Мне предстояло путешествие в запретную зону, само существование которой мучило годами и делало меня таким, каков я есть: многоликий Протей, меняющий свой образ подобно морю и превращающийся в различных животных, людей и чудовищ. Но теперь я не хотел и не мог растворяться в персонажах, как это было всегда, теперь я должен был говорить от первого лица – писать собственной кровью…
Писатель не вспоминает – он сочиняет воспоминания, балансируя между игрой ума и памятью сердца. Способен ли я выдержать этот баланс, восполнив жизнь и не погрешив против памяти сердца? Способен ли всецело довериться памяти и речи? Способен ли оставаться твердью, отдаваясь потоку?
Я стоял перед выбором, и это был тот еще выбор – между адом и адом…
От «Домодедовской» я пошел дворами.
Накрапывало.
Напротив магазина электроники толпились люди под зонтиками, со свечами и гитарами в руках – они пришли помянуть рокера, убитого ударом ножа в сердце средь бела дня на глазах у прохожих.
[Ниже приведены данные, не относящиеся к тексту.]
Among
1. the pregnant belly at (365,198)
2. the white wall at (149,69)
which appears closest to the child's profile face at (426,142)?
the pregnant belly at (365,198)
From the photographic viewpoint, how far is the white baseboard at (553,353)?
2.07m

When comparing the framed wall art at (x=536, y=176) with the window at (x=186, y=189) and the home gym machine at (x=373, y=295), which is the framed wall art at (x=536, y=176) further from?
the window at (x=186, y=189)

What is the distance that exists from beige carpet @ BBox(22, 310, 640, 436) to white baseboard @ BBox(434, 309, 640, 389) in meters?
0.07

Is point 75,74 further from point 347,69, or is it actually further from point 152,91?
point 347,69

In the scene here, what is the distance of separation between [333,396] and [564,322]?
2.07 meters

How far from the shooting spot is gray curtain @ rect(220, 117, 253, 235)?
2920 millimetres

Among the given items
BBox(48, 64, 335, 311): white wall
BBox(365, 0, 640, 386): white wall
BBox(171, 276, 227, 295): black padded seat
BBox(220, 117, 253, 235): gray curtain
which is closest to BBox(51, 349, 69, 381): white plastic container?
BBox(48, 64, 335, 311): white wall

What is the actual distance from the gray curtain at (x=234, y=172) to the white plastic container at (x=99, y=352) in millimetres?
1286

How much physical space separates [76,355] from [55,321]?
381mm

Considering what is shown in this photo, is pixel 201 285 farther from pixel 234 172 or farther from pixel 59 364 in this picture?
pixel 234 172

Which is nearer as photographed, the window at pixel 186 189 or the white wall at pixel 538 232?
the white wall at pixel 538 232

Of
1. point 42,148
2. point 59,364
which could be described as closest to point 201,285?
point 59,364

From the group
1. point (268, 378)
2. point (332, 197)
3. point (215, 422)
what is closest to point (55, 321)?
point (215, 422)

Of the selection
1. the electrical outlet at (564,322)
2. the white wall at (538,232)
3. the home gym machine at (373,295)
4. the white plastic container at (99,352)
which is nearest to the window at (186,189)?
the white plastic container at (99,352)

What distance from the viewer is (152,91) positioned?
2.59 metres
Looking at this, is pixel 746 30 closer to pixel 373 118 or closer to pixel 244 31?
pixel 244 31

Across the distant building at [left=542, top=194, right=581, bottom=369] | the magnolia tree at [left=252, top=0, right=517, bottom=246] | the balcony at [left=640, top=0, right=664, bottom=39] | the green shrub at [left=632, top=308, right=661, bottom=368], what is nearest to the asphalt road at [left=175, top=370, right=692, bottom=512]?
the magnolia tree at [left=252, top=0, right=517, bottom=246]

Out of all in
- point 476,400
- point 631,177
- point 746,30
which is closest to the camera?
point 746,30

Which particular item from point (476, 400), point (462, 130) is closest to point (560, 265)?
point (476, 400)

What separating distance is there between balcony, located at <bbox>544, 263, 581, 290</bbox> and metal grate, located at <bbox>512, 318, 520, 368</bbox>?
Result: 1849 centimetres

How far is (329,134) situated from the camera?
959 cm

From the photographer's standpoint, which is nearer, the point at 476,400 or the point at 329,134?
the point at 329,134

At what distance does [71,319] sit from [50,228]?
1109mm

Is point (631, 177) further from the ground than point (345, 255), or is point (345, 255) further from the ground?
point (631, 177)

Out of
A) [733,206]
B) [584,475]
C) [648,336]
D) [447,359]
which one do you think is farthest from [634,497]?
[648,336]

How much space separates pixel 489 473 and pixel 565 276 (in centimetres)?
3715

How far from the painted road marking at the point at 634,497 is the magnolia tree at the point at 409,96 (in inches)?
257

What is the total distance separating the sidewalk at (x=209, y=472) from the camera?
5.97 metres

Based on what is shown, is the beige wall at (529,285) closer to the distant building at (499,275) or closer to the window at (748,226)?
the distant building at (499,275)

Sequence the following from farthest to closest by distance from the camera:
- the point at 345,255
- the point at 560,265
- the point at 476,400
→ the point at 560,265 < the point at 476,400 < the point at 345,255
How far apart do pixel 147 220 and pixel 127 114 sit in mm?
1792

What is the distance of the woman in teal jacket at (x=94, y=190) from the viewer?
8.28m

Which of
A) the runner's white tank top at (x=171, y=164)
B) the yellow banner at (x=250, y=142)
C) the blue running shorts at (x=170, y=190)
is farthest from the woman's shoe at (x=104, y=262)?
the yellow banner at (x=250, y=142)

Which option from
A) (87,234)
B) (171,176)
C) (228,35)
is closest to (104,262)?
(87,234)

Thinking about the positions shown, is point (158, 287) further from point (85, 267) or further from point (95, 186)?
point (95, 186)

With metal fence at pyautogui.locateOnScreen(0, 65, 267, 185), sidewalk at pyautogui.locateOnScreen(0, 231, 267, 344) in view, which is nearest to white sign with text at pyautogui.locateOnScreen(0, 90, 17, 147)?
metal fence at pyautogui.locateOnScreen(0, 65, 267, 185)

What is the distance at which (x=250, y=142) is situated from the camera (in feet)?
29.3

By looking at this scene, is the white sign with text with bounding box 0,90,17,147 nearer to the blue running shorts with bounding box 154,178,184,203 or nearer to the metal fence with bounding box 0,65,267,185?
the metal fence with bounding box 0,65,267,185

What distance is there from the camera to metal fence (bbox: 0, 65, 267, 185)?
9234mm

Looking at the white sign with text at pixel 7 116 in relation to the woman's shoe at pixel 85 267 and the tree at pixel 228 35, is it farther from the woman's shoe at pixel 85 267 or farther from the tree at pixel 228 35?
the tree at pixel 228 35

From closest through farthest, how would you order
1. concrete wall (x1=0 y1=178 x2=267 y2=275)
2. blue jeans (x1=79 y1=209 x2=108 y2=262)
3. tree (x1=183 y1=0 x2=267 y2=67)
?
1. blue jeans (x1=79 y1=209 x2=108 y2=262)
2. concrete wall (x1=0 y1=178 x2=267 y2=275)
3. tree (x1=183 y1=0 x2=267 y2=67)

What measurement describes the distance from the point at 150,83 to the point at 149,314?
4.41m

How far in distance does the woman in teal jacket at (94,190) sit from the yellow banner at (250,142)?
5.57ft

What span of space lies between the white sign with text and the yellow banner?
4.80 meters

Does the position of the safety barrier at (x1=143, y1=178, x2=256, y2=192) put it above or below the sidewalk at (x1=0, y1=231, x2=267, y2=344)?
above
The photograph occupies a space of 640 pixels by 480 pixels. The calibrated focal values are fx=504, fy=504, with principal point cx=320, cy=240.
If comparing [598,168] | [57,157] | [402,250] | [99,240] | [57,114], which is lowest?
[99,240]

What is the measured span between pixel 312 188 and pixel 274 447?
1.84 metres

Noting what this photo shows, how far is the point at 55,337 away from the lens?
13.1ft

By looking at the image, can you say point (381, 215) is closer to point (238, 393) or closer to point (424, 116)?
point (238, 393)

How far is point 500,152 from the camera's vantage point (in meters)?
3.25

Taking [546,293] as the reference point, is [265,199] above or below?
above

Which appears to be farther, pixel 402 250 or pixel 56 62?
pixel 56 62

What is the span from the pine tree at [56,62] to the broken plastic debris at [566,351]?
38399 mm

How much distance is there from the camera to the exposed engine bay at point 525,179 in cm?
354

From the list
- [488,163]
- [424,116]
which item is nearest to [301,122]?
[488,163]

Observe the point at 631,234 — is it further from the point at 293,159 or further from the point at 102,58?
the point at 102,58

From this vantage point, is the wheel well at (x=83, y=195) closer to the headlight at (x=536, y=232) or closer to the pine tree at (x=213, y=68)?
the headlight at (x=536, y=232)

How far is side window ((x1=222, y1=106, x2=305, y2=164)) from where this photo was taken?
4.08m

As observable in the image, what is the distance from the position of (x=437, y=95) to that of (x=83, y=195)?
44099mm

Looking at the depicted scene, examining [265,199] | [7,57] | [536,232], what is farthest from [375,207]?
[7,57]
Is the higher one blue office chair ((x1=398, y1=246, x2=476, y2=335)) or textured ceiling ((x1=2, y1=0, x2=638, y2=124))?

Убийцу арестовали через два часа – двадцатилетний парень, раненный в Чечне, сын толстой злобной бабы, приторговывающей самогоном. Бритоголовый, тощий, он работал на автомойке, а в свободное время бродил по улицам, сунув руки в карманы, поминутно сплевывая и что-то мыча, или часами сидел на скамейке у соседнего подъезда, читал «Материализм и эмпириокритицизм», багровея от непосильной умственной работы, а потом напивался и лез в драку. Его били и бросали в кустах за гаражами. Он ненавидел всех – длинноногих девушек в шортах, азербайджанцев на «Мерседесах», геев, бродячих собак – и часто задирал парней с крашеными хаерами, которые устраивали рок-концерты в Ледовом дворце, стоявшем напротив. В новостях сказали, что он – нацист…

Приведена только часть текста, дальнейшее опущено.